Chapter Seven

Elthwen

 

Senses bristling and alert, Elthwen crouched on the steps in the cramped and darkened space below the floor. Time dragged on; anticipation grated on her nerves. Not even Gamba’s closeness could relieve her unsettling thoughts or the prickly sensations crawling over her skin. The impulse to scream, to say something…anything…took all her will to control.

During those moments when the room above echoed with sounds of terror, had Gamba not clamped his hand over her mouth and pulled her hard against his chest, surely she would have cried out.

Then all fell into an eerie stillness, the room having been abandoned. Even then, she dared not move.

When at last the false floor slid back and the drab light of a horn lantern filled their hiding place, Glaer responded with a feeble quiver.

“They are gone.” Nirie, her voice pinched, stooped at the top of the steps, her blood-streaked face revealing a depth of sorrow and weariness. “Now you must leave. You can’t protect both us and her…and we are beyond hurt now.” Convulsed with tears, she struggled to hold up her lamp. “He killed her…Myrwethen….That animal, Loknar…. He cut her throat like a lamb at sacrifice.”
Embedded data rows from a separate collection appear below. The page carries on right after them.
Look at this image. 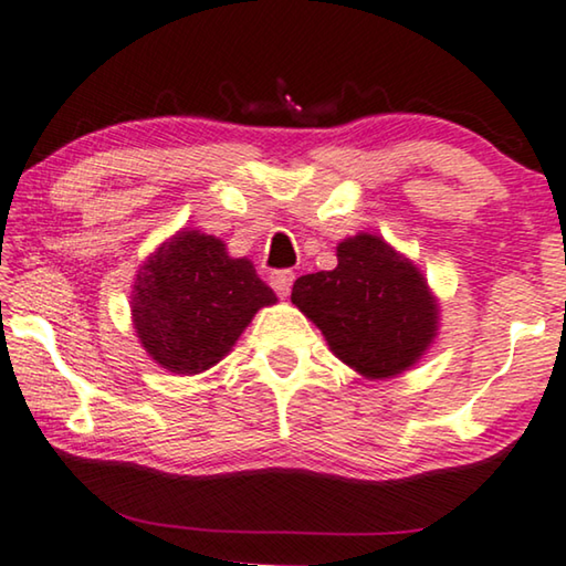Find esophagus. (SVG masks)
Wrapping results in <instances>:
<instances>
[{
    "mask_svg": "<svg viewBox=\"0 0 566 566\" xmlns=\"http://www.w3.org/2000/svg\"><path fill=\"white\" fill-rule=\"evenodd\" d=\"M269 280H272V286H274V292L280 294V297H286V294L292 292V282H294V272L292 269H280V272H274L272 276H269Z\"/></svg>",
    "mask_w": 566,
    "mask_h": 566,
    "instance_id": "obj_1",
    "label": "esophagus"
}]
</instances>
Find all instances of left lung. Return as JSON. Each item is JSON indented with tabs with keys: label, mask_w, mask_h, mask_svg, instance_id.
Instances as JSON below:
<instances>
[{
	"label": "left lung",
	"mask_w": 566,
	"mask_h": 566,
	"mask_svg": "<svg viewBox=\"0 0 566 566\" xmlns=\"http://www.w3.org/2000/svg\"><path fill=\"white\" fill-rule=\"evenodd\" d=\"M292 302L323 331L335 356L368 378H389L417 364L437 331L424 276L370 233L337 247L333 272L300 276Z\"/></svg>",
	"instance_id": "obj_1"
}]
</instances>
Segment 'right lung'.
I'll return each instance as SVG.
<instances>
[{
	"label": "right lung",
	"mask_w": 566,
	"mask_h": 566,
	"mask_svg": "<svg viewBox=\"0 0 566 566\" xmlns=\"http://www.w3.org/2000/svg\"><path fill=\"white\" fill-rule=\"evenodd\" d=\"M274 302L249 259H231L213 235L180 231L142 266L132 315L149 356L190 376L216 366L251 317Z\"/></svg>",
	"instance_id": "1"
}]
</instances>
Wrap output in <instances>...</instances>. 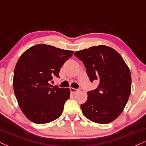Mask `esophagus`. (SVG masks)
Listing matches in <instances>:
<instances>
[{
    "label": "esophagus",
    "instance_id": "obj_1",
    "mask_svg": "<svg viewBox=\"0 0 146 146\" xmlns=\"http://www.w3.org/2000/svg\"><path fill=\"white\" fill-rule=\"evenodd\" d=\"M70 92H71L72 94H74V93H76L77 92H78L79 91V89H74V88H70Z\"/></svg>",
    "mask_w": 146,
    "mask_h": 146
}]
</instances>
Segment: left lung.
Returning <instances> with one entry per match:
<instances>
[{
	"mask_svg": "<svg viewBox=\"0 0 146 146\" xmlns=\"http://www.w3.org/2000/svg\"><path fill=\"white\" fill-rule=\"evenodd\" d=\"M74 55L84 64L90 81L99 80L97 89L88 91L87 102L80 105L84 116L96 123H111L121 114L131 94L129 68L108 46H91Z\"/></svg>",
	"mask_w": 146,
	"mask_h": 146,
	"instance_id": "1",
	"label": "left lung"
}]
</instances>
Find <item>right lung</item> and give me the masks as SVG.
I'll use <instances>...</instances> for the list:
<instances>
[{
	"label": "right lung",
	"instance_id": "1",
	"mask_svg": "<svg viewBox=\"0 0 146 146\" xmlns=\"http://www.w3.org/2000/svg\"><path fill=\"white\" fill-rule=\"evenodd\" d=\"M74 52L46 44H36L23 53L16 64L13 89L19 107L27 118L36 124H45L58 118L70 89L51 85L59 78L60 68Z\"/></svg>",
	"mask_w": 146,
	"mask_h": 146
}]
</instances>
Elthwen wriggled free of Gamba’s protective embrace and fixed her attention on Nirie. Awareness of what had happened sent an uncontrollable rage trembling through her. Her aunt died shielding her and Gamba with her silence.

“Loknar, you say?” Gamba rose stiffly holding Glaer aloft, her light pale and sputtering. On weakened legs, Elthwen followed him past the weeping woman.

“It was a good death.” Nirie scrambled to her feet, mopping away her tears with a sleeve. “She died quickly.”

The high priestess lay ashen and lifeless on the table at the end of the room, hands folded over her breast. One of the armored ghalthwen had fallen in a heap, dead perhaps from shock or simply unconscious from distress, she couldn’t determine. Two of her keening sisters knelt on either side. Others cowered in small groups, clutching each other, their bodies racked with sobbing. Only the aged Arenth and her daughter Nirie appeared to maintain any semblance of wits about them. As Arenth scurried around the room ministering to the others, Nirie, and Gamba conversed in a far corner.

As if mired in a nightmare and all she had to do was open her eyes, Elthwen tried to shake the surrounding chaos from her mind. None of it was real. It could not be. Yet the stark reality refused to be dislodged. Unable to avert her eyes from the appalling sight, Elthwen gazed in dark fascination at the still bleeding corpse of her aunt. A surge of nausea rose in her throat. The bleeding corpse might have been hers had Myrwethen not played her deadly game with Loknar.

A woman’s voice filtered through the jumble that had seized her thoughts. “Come away, child.” Nirie slipped her arm around Elthwen’s shoulders and drew her to her side while two women covered the high priestess’s body with a coarse blanket.

Fighting back the churning bile, unable to give voice to her confusion, Elthwen allowed the woman to lead her gently across the room.

Gamba regarded her with a bleak expression. “We must go now.”

Tears stung her eyes. “Elthric did nothing.” She had not seen him, had not heard him speak, but she had felt her brother’s presence in the room. “He did nothing.

Gamba took her firmly by the elbow. “Your brother is not to blame for this.”

“How could he have watched this happen and do nothing?”

Her grandfather regarded her closely. “It is done. Nothing can undo it. Now we must leave here.”

“ Leave…?”

“We go to Elyndrus, to seek Aldain’s protection.” He added with a deep sigh, “I fear it will be a long journey with an uncertain end.” He shook his head. “I did not foresee this.”